[Aufgabe und Vorgaben]: Schreib alle Zeilen der Daten unten als nummerierte Liste um und lass die Leerzeilen weg. Die Bilder gehören nicht in die Antwort.

[Datensatz]:
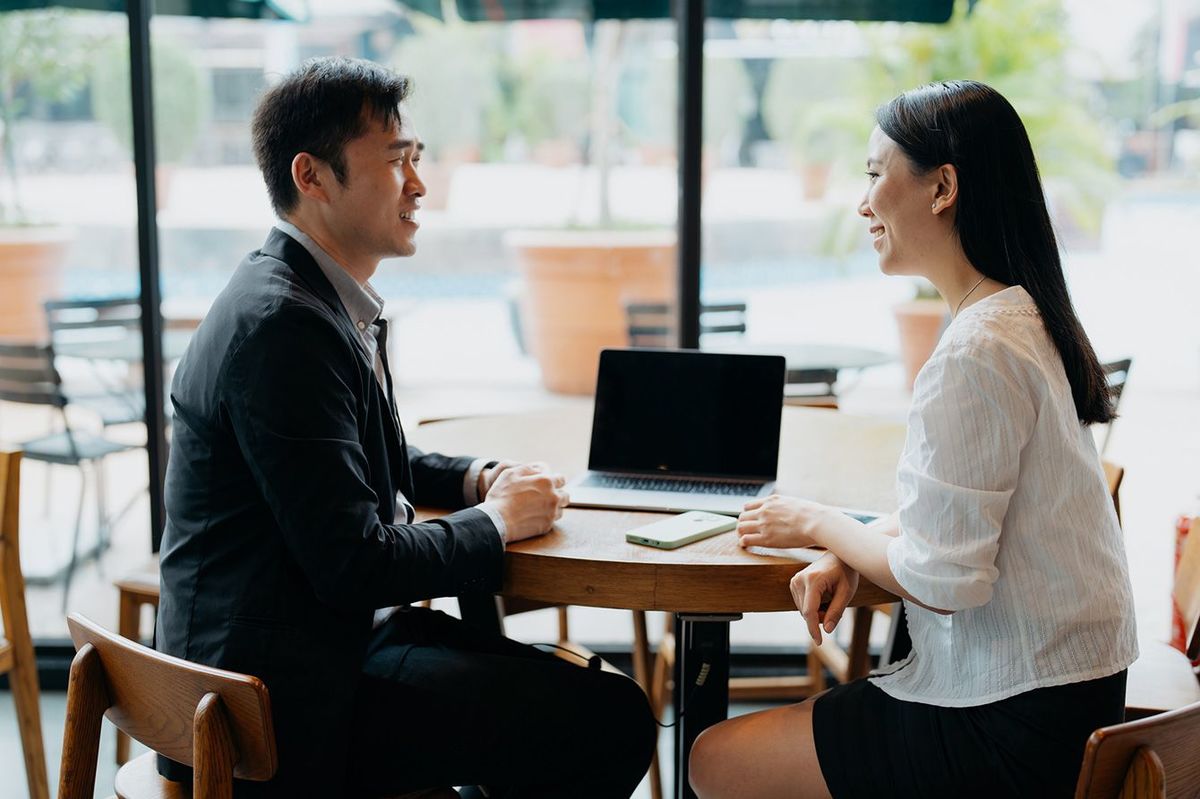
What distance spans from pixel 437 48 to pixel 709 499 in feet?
6.01

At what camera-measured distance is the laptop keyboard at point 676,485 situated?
203 cm

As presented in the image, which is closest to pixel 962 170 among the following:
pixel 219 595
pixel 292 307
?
pixel 292 307

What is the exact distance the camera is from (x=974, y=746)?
158 centimetres

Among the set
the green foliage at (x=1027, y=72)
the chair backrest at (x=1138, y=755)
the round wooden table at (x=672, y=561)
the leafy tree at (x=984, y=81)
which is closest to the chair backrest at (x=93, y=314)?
the round wooden table at (x=672, y=561)

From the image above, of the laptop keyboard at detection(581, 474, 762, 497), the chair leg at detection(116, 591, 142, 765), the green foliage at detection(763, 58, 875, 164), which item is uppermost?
the green foliage at detection(763, 58, 875, 164)

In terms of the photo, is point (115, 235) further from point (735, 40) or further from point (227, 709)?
point (227, 709)

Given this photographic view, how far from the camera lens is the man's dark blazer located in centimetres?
159

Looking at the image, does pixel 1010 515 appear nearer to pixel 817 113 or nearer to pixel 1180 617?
pixel 1180 617

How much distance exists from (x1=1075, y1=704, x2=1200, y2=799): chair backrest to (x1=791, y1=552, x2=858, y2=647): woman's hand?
368 mm

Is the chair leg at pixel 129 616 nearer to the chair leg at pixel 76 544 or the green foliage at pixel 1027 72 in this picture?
the chair leg at pixel 76 544

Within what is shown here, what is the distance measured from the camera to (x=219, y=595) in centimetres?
165

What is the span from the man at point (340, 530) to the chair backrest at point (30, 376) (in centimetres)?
187

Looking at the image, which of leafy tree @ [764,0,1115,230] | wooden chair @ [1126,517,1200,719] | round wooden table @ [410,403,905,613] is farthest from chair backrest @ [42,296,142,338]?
wooden chair @ [1126,517,1200,719]

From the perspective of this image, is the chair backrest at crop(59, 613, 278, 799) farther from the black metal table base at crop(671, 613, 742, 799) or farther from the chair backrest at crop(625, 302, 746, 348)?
the chair backrest at crop(625, 302, 746, 348)
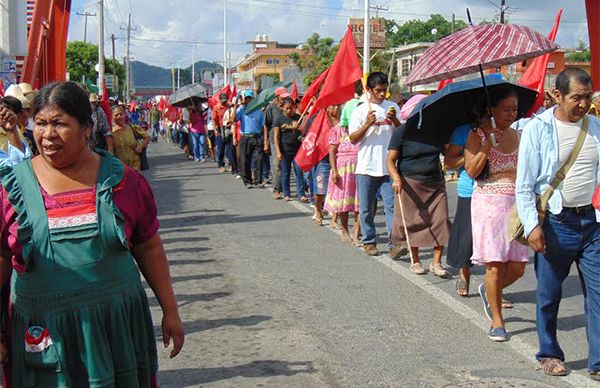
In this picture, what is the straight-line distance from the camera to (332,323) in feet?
21.3

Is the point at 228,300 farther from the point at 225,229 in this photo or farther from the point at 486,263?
the point at 225,229

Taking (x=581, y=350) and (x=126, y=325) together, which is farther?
(x=581, y=350)

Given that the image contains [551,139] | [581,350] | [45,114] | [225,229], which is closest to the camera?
[45,114]

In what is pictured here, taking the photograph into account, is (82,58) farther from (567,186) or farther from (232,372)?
(567,186)

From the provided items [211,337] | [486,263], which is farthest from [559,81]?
[211,337]

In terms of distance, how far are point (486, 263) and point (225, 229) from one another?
593 centimetres

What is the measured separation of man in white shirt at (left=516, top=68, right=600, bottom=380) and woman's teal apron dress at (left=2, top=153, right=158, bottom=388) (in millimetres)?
2750

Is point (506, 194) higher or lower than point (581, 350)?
higher

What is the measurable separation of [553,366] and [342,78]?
6067 millimetres

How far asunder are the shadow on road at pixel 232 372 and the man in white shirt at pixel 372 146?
400 cm

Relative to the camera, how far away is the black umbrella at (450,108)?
21.5 ft

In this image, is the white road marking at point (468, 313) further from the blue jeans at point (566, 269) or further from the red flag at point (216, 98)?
the red flag at point (216, 98)

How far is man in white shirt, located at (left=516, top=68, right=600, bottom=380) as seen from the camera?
509cm

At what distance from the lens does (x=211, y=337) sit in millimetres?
6238
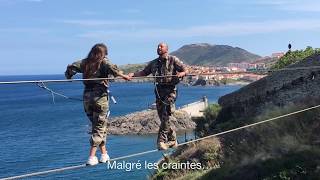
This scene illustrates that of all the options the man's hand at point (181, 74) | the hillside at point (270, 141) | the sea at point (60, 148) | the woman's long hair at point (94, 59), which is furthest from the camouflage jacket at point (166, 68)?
the sea at point (60, 148)

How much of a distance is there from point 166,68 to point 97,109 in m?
1.59

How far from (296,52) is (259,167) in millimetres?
61990

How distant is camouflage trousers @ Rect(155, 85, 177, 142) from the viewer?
9320 mm

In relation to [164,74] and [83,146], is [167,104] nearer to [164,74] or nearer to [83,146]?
[164,74]

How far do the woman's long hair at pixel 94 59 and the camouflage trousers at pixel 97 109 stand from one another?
0.25 m

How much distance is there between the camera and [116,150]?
61.9 meters

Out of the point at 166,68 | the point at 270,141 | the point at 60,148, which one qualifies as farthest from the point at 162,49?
the point at 60,148

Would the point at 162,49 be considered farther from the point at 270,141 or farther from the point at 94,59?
the point at 270,141

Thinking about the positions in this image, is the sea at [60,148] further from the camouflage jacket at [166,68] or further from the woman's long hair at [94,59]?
the woman's long hair at [94,59]

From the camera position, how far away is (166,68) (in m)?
9.16

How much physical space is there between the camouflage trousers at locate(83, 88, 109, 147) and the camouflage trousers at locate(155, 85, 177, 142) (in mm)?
1420

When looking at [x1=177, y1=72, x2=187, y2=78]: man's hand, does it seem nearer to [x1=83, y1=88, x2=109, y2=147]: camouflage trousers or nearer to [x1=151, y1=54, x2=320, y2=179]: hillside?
[x1=83, y1=88, x2=109, y2=147]: camouflage trousers

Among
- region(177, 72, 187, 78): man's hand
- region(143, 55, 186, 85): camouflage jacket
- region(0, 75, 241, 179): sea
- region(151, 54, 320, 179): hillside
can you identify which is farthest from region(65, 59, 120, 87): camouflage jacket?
region(0, 75, 241, 179): sea

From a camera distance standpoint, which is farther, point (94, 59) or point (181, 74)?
point (181, 74)
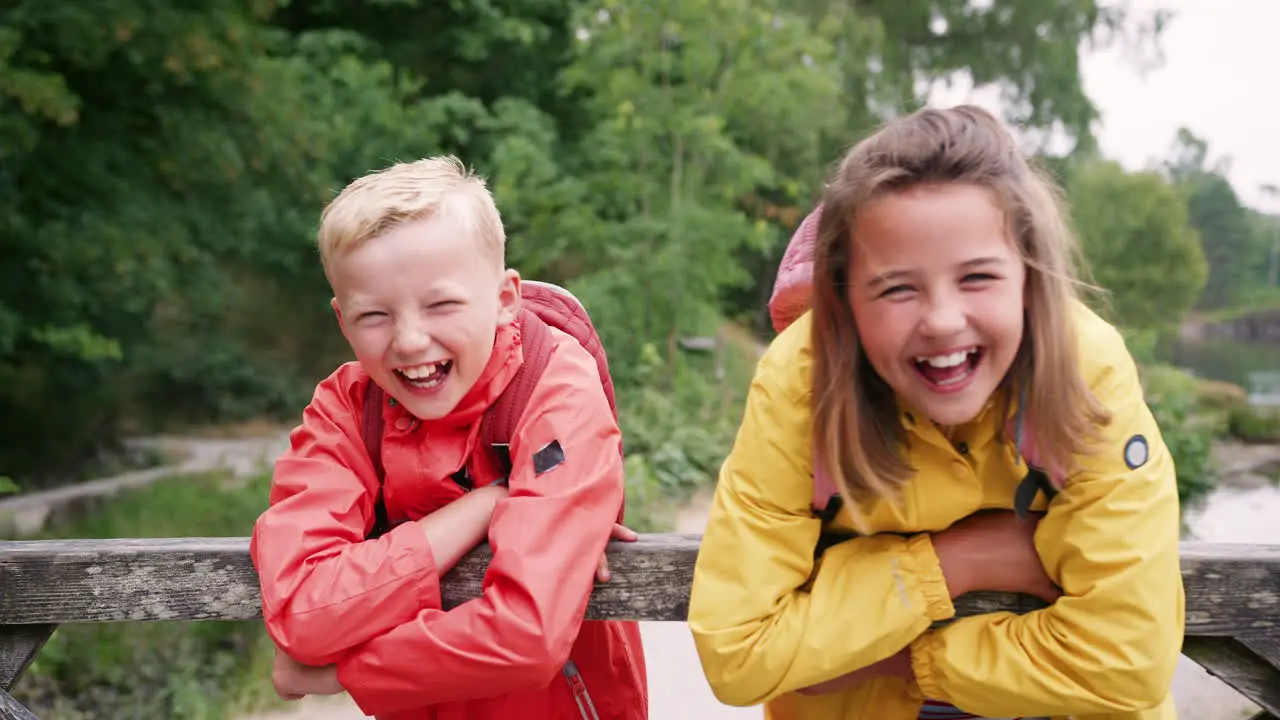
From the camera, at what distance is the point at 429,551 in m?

[Antwort zur Aufgabe]:
1. What distance spans from pixel 437 48 to pixel 709 499 in feet?
2. 6.01
3. At what camera-measured distance is the laptop keyboard at point 676,485 situated?
4. 203 cm
5. As presented in the image, which is closest to pixel 962 170 among the following:
6. pixel 219 595
7. pixel 292 307
8. ?
9. pixel 292 307
10. What is the exact distance the camera is from (x=974, y=746)?
11. 158 centimetres
12. Among the set
13. the green foliage at (x=1027, y=72)
14. the chair backrest at (x=1138, y=755)
15. the round wooden table at (x=672, y=561)
16. the leafy tree at (x=984, y=81)
17. which is closest to the chair backrest at (x=93, y=314)?
18. the round wooden table at (x=672, y=561)
19. From the image above, of the laptop keyboard at detection(581, 474, 762, 497), the chair leg at detection(116, 591, 142, 765), the green foliage at detection(763, 58, 875, 164), which item is uppermost?
20. the green foliage at detection(763, 58, 875, 164)
21. In terms of the photo, is point (115, 235) further from point (735, 40) or further from point (227, 709)?
22. point (227, 709)
23. Given this photographic view, how far from the camera lens is the man's dark blazer located in centimetres?
24. 159
25. Looking at the image, does pixel 1010 515 appear nearer to pixel 817 113 or nearer to pixel 1180 617?
26. pixel 1180 617
27. How much distance exists from (x1=1075, y1=704, x2=1200, y2=799): chair backrest to (x1=791, y1=552, x2=858, y2=647): woman's hand?
28. 368 mm
29. Is the chair leg at pixel 129 616 nearer to the chair leg at pixel 76 544 or the green foliage at pixel 1027 72 in this picture?
30. the chair leg at pixel 76 544
31. Within what is shown here, what is the distance measured from the camera to (x=219, y=595) in centimetres?
32. 165
33. What is the span from the man at point (340, 530) to the chair backrest at point (30, 376) (in centimetres)?
34. 187
35. Looking at the image, which of leafy tree @ [764,0,1115,230] | wooden chair @ [1126,517,1200,719] | round wooden table @ [410,403,905,613] is farthest from chair backrest @ [42,296,142,338]?
36. wooden chair @ [1126,517,1200,719]
37. From the perspective of this image, is the chair backrest at crop(59, 613, 278, 799) farther from the black metal table base at crop(671, 613, 742, 799) or farther from the chair backrest at crop(625, 302, 746, 348)?
38. the chair backrest at crop(625, 302, 746, 348)
39. In this picture, what is the straight-line distance from the camera to (332,323) in feet?
40. 21.3
41. Is the point at 228,300 farther from the point at 225,229 in this photo or farther from the point at 486,263?
42. the point at 225,229
43. Taking (x=581, y=350) and (x=126, y=325) together, which is farther?
44. (x=581, y=350)
45. Given that the image contains [551,139] | [581,350] | [45,114] | [225,229], which is closest to the camera?
46. [45,114]
47. In what is pictured here, taking the photograph into account, is (82,58) farther from (567,186) or farther from (232,372)?
48. (567,186)
49. From the provided items [211,337] | [486,263], which is farthest from [559,81]?
50. [211,337]
51. In terms of distance, how far are point (486, 263) and point (225, 229) from one another?
52. 593 centimetres
53. What is the measured separation of man in white shirt at (left=516, top=68, right=600, bottom=380) and woman's teal apron dress at (left=2, top=153, right=158, bottom=388) (in millimetres)?
54. 2750
55. Is point (506, 194) higher or lower than point (581, 350)?
56. higher
57. What is the measurable separation of [553,366] and [342,78]?
58. 6067 millimetres
59. How far asunder are the shadow on road at pixel 232 372 and the man in white shirt at pixel 372 146?
60. 400 cm
61. Relative to the camera, how far away is the black umbrella at (450,108)?
62. 21.5 ft
63. In this image, is the white road marking at point (468, 313) further from the blue jeans at point (566, 269) or further from the red flag at point (216, 98)?
64. the red flag at point (216, 98)
65. How far is man in white shirt, located at (left=516, top=68, right=600, bottom=380) as seen from the camera?
66. 509cm
67. At what distance from the lens does (x=211, y=337) sit in millimetres?
68. 6238
69. This scene illustrates that of all the options the man's hand at point (181, 74) | the hillside at point (270, 141) | the sea at point (60, 148) | the woman's long hair at point (94, 59), which is furthest from the camouflage jacket at point (166, 68)?
70. the sea at point (60, 148)
71. How much of a distance is there from point 166,68 to point 97,109 in m?
72. 1.59
73. How far from (296,52) is (259,167) in millimetres?
74. 61990
75. How distant is camouflage trousers @ Rect(155, 85, 177, 142) from the viewer?
76. 9320 mm
77. In relation to [164,74] and [83,146], is [167,104] nearer to [164,74] or nearer to [83,146]?
78. [164,74]
79. How far do the woman's long hair at pixel 94 59 and the camouflage trousers at pixel 97 109 stand from one another?
80. 0.25 m
81. How much distance is there between the camera and [116,150]?
82. 61.9 meters
83. Out of the point at 166,68 | the point at 270,141 | the point at 60,148, which one qualifies as farthest from the point at 162,49?
84. the point at 60,148
85. Would the point at 162,49 be considered farther from the point at 270,141 or farther from the point at 94,59?
86. the point at 270,141
87. Thinking about the positions in this image, is the sea at [60,148] further from the camouflage jacket at [166,68] or further from the woman's long hair at [94,59]?
88. the woman's long hair at [94,59]
89. From the camera position, how far away is (166,68) (in m)?
90. 9.16
91. How much physical space is there between the camouflage trousers at locate(83, 88, 109, 147) and the camouflage trousers at locate(155, 85, 177, 142) (in mm)?
92. 1420
93. When looking at [x1=177, y1=72, x2=187, y2=78]: man's hand, does it seem nearer to [x1=83, y1=88, x2=109, y2=147]: camouflage trousers or nearer to [x1=151, y1=54, x2=320, y2=179]: hillside?
94. [x1=83, y1=88, x2=109, y2=147]: camouflage trousers
95. Among
96. - region(177, 72, 187, 78): man's hand
97. - region(143, 55, 186, 85): camouflage jacket
98. - region(0, 75, 241, 179): sea
99. - region(151, 54, 320, 179): hillside
100. can you identify which is farthest from region(65, 59, 120, 87): camouflage jacket?
101. region(0, 75, 241, 179): sea
102. From a camera distance standpoint, which is farther, point (94, 59) or point (181, 74)?
103. point (181, 74)
104. From the camera, at what distance is the point at 429,551 in m?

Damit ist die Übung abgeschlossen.